Depression and Naturopathic Medicine

Dr. Lisa Polinsky

I was recently invited to speak on the radio about Naturopathic Medicine and the topic of depression as a lead up to the big media event for Mental Health Day on February 12, 2013.  It is a significant health issue that affects approximately 1 in 5 Canadians directly and untold numbers of family members.  Estimates by the World Health Organization are that  depression will be the single biggest medical burden on health by 2020.  Given the complex nature of depression (and mood issues in general) and the many varied factors that contribute to this chronic health issue naturopathic medicine can make a significant positive effect.

Depression is a big term and does not adequately describe the many varied causes for a person experiencing low mood.  Each person needs to be treated individually, and a ‘one size fits all’ approach is lacking in truly treating the cause(s).

Some common influences on mood are:

1)  low Vitamin D, low Omega 3 intake, low Vitamin B, low Magnesium – all of these supplements can be affected by diet, stress or living in Canada and have been shown to affect mood when low

2)  pre-existing conditions – various types of anemia, low thyroid function, adrenal fatigue, low progesterone and elevated testosterone can negatively influence mood and when treated can affect overall health

3)  diet high in food sensitivities or food allergies – eg.
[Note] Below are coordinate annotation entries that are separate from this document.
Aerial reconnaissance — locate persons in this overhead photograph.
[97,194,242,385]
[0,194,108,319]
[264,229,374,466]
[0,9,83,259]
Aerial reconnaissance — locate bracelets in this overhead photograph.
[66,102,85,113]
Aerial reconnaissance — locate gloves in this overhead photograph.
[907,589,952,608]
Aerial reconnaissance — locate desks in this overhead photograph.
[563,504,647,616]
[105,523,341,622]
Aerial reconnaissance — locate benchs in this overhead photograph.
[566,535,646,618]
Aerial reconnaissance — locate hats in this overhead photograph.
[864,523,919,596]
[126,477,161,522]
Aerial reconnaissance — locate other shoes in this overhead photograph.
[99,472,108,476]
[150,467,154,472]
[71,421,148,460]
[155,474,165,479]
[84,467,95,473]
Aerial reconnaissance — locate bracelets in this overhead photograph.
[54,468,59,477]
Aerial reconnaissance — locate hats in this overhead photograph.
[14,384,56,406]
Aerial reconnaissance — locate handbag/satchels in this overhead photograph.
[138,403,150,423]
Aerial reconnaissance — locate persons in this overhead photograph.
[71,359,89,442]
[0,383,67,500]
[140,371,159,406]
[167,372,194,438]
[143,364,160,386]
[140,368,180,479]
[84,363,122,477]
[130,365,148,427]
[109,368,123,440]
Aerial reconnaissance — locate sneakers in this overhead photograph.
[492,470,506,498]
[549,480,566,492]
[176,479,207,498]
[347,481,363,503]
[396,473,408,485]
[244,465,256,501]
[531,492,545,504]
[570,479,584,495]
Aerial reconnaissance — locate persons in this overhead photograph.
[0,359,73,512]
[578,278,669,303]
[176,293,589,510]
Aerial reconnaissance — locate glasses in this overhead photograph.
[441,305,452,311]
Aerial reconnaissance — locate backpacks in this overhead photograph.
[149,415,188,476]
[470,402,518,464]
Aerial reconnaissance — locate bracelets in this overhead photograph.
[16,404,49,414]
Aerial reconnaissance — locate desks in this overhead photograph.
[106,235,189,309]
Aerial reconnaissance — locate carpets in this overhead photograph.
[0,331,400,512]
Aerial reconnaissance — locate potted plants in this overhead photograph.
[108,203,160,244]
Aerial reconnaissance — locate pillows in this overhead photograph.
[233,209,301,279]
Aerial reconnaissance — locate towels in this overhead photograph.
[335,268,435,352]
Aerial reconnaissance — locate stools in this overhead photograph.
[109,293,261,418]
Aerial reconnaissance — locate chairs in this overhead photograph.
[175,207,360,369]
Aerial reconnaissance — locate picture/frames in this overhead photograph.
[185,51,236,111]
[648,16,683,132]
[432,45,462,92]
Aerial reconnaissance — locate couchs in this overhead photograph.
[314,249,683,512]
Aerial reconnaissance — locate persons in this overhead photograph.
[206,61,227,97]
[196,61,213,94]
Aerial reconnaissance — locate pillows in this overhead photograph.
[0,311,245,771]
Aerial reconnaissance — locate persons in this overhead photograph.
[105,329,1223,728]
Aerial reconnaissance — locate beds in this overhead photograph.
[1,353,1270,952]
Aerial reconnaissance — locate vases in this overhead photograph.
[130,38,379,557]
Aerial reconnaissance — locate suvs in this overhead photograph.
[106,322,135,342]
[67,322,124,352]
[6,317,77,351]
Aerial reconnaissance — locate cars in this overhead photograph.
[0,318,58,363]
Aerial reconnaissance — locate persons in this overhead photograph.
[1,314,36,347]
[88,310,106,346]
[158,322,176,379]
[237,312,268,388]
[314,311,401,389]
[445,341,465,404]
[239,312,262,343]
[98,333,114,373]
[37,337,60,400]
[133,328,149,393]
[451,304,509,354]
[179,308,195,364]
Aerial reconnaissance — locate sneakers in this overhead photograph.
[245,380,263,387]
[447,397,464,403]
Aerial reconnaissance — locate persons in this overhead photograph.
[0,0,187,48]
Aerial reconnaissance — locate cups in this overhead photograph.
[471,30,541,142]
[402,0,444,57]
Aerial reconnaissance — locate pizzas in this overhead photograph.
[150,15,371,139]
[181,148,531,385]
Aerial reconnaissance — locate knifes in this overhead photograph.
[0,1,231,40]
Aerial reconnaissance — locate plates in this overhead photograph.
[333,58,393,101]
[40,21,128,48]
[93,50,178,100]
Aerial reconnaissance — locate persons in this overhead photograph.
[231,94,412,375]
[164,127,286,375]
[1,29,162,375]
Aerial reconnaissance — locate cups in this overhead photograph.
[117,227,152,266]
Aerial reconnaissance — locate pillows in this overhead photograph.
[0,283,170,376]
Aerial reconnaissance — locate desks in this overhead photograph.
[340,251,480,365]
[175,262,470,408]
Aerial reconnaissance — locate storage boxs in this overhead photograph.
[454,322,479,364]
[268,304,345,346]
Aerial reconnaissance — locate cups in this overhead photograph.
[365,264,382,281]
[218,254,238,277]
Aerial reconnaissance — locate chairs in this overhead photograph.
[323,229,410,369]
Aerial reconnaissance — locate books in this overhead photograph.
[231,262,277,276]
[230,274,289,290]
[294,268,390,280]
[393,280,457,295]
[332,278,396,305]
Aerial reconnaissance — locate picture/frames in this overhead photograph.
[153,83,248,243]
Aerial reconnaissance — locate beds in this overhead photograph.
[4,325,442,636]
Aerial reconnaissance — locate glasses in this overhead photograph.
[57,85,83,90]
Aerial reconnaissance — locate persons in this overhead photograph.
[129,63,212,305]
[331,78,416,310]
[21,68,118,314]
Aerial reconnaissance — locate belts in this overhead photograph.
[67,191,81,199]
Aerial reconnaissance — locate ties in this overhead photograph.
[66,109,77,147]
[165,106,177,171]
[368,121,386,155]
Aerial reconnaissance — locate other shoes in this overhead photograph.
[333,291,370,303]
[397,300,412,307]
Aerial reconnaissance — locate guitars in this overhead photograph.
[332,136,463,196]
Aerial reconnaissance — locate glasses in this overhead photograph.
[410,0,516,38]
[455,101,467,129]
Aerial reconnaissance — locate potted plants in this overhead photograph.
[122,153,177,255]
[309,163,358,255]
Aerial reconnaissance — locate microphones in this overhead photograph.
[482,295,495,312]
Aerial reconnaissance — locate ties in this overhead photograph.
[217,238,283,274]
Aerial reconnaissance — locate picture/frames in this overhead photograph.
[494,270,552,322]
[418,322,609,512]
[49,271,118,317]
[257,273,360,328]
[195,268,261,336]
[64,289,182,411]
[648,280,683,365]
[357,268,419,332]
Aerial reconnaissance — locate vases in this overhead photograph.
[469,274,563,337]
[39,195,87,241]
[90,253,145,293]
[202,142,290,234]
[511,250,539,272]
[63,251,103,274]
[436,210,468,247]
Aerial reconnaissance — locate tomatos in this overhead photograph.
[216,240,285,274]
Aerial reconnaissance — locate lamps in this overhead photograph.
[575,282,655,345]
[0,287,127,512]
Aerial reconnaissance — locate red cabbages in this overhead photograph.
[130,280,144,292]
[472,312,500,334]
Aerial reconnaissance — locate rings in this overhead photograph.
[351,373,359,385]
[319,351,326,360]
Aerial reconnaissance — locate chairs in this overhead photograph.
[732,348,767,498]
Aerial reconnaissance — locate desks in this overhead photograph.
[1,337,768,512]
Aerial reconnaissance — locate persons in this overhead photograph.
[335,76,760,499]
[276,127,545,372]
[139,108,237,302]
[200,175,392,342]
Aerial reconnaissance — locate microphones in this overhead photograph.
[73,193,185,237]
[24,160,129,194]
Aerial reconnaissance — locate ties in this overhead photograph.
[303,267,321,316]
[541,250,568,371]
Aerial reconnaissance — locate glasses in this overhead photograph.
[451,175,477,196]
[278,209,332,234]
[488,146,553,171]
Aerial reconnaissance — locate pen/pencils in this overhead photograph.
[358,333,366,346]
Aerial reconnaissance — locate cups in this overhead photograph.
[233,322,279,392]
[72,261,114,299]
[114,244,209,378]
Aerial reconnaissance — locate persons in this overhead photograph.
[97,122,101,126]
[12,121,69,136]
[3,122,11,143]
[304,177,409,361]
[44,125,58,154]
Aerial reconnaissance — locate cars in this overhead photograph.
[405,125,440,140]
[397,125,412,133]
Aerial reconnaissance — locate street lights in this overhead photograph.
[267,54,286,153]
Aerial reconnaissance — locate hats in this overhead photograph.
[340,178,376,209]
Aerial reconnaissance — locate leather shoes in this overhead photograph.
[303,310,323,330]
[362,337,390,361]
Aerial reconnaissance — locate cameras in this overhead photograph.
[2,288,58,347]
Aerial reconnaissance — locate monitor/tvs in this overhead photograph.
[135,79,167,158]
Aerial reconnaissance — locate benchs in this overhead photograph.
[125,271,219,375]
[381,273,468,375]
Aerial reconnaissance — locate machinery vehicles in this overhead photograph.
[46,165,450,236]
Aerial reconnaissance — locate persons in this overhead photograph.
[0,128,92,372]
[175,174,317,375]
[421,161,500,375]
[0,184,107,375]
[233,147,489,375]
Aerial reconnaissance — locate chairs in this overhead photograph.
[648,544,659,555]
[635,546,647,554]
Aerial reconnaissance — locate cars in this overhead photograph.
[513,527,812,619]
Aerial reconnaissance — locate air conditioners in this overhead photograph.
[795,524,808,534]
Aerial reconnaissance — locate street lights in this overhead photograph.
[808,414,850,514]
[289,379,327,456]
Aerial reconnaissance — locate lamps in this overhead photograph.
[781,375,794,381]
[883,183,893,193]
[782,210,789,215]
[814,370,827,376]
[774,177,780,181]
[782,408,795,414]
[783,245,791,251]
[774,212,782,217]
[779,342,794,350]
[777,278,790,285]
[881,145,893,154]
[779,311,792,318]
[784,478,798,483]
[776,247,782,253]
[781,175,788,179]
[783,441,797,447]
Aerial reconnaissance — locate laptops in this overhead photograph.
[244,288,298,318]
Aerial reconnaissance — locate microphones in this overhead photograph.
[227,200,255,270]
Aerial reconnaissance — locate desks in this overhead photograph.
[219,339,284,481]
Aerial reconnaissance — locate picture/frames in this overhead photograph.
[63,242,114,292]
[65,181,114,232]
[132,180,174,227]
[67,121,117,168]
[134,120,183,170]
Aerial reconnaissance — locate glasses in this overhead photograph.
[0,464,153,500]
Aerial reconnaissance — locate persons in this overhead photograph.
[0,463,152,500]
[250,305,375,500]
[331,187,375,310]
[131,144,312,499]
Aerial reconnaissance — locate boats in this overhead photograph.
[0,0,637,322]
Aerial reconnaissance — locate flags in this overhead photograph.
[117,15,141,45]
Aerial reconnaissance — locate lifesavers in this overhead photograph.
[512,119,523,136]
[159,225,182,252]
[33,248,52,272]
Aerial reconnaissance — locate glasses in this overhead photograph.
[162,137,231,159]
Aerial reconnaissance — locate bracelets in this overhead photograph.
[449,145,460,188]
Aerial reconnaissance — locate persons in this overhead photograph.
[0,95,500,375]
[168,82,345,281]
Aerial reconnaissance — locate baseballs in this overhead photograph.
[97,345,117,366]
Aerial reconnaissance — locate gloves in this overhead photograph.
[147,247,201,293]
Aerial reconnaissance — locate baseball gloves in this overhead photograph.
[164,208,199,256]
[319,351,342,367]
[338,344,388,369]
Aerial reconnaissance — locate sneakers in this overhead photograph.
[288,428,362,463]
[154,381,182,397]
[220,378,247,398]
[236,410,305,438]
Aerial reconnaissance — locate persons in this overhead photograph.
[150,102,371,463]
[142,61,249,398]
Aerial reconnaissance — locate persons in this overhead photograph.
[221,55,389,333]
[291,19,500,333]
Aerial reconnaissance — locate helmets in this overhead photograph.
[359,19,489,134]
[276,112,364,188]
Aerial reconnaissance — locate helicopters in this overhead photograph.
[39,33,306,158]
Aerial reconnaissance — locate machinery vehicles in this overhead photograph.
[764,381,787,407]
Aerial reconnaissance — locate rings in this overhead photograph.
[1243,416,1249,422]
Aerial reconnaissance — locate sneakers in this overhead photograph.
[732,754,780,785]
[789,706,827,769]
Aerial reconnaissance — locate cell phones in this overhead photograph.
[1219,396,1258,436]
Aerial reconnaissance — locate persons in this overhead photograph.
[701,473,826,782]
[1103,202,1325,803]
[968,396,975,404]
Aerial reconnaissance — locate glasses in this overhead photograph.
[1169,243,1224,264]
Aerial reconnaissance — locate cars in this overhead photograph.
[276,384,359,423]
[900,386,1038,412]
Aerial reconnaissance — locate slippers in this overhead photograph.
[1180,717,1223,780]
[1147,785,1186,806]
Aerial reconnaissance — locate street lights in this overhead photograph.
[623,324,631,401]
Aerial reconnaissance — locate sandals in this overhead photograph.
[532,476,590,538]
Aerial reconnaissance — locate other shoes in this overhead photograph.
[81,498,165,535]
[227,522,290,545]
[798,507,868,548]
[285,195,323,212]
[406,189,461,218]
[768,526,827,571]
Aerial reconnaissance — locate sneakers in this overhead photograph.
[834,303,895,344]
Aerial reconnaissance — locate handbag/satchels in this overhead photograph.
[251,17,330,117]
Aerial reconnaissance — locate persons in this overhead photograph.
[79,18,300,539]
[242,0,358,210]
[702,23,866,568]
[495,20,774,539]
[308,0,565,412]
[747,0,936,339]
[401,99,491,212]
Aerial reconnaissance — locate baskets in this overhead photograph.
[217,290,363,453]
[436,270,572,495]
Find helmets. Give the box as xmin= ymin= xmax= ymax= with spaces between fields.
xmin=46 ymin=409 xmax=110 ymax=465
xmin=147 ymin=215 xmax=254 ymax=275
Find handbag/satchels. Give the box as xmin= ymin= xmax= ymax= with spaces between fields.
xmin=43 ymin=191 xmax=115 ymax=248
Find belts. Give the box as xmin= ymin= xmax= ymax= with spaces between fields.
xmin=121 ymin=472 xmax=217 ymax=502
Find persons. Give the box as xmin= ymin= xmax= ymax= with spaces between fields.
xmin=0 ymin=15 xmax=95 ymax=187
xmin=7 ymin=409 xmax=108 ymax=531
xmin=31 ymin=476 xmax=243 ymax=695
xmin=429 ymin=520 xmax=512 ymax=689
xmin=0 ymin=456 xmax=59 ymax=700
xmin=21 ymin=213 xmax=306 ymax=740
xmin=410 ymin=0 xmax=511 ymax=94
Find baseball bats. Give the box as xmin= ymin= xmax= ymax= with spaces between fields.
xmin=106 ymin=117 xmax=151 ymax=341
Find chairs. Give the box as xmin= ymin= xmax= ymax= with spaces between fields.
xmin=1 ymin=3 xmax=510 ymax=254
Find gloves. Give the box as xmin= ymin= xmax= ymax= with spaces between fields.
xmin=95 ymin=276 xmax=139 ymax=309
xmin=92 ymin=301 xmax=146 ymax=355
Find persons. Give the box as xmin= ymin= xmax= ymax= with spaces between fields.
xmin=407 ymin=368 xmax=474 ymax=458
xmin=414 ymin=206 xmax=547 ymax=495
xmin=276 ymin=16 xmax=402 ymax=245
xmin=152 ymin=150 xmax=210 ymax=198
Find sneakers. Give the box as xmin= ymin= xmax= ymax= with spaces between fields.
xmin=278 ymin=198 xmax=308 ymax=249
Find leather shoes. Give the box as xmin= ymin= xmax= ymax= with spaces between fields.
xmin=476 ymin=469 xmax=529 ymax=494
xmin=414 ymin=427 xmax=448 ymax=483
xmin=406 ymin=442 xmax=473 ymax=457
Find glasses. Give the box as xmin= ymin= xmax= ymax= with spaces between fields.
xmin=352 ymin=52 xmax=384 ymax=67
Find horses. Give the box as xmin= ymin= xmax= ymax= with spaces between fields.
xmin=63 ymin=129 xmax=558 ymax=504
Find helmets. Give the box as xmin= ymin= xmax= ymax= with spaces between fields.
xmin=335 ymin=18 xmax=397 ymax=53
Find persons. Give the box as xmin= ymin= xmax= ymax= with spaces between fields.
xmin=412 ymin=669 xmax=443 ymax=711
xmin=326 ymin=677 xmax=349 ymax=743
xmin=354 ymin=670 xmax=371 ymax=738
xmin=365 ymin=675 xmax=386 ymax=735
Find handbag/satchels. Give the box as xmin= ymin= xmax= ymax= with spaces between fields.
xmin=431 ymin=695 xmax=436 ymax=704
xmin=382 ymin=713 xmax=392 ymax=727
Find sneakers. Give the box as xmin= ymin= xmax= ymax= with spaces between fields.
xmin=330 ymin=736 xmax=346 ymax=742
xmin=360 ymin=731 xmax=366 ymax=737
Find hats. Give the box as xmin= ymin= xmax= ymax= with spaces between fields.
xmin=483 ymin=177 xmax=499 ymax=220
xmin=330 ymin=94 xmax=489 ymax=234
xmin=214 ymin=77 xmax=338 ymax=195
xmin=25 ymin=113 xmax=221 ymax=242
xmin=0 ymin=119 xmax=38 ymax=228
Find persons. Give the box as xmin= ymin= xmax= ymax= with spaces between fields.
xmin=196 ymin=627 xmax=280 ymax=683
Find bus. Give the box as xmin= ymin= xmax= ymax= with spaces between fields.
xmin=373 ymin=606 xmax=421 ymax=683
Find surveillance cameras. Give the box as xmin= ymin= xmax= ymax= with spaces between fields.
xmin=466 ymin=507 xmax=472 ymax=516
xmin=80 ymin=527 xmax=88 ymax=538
Dairy and wheat consumption are known to induce low mood, irritability, and anxiety when an issue.  It is important to identify and remove foods that pose a stress to the body

4)  poor blood sugar regulation – for example missing meals such as breakfast can set a person up for a yo-yo of low energy, anxiety and then leaning on caffeine and high carb foods to quickly bring things back in balance

5)  low serotonin levels – possibly from a family history, chronic digestive issues,  or chronic sleep disruption as well as low protein diet can contribute to reduced levels.  Symptoms can include low mood, increased crying, carbohydrate cravings later in the day and evenings and more negative outlook – ‘glass half empty’.

6)  Lack of exercise – we all have heard this before but even as little as 10 minutes a day of walking, stretching or yoga can help increase the beneficial effects.

7)  Medications –not to be overlooked but some medications such as the birth control pill deplete vitamins and can negatively influence mood, same with the drugs Lipitor and Metformin. Replenishing with the missing nutrients can assist and help prevent a problem.

Conventional approach to depression centers around cognitive behavioural therapy and medications.  While there are benefits to both they should be considered as part of the plan to first identify why a person is experiencing depression, and treat them as unique individuals.  Herbs such as St John’s Wort have a very strong profile when compared to medications for mild to moderate depression and have significantly lower side effects, so should be considered.  As well, GABA or 5HTP may be good options but would need to be assessed for fit and proper dose.  Acupuncture, homeopathic remedies and numerous other treatments offer some options for a comprehensive approach.

Emotions are signals or messages and ideally we as humans have access to all emotions like joy, enthusiasm, happiness, sadness, anger and flow through the whole range of possible feelings.  If we get stuck in depression, anxiety, negative thinking and other mood disorders then we can take that as a message that something (or possibly several things) are out of balance in our life.  Depression is not the end of the story but should be the start of exploration for possible causes and an approach that is specific to the individual, a truly holistic perspective.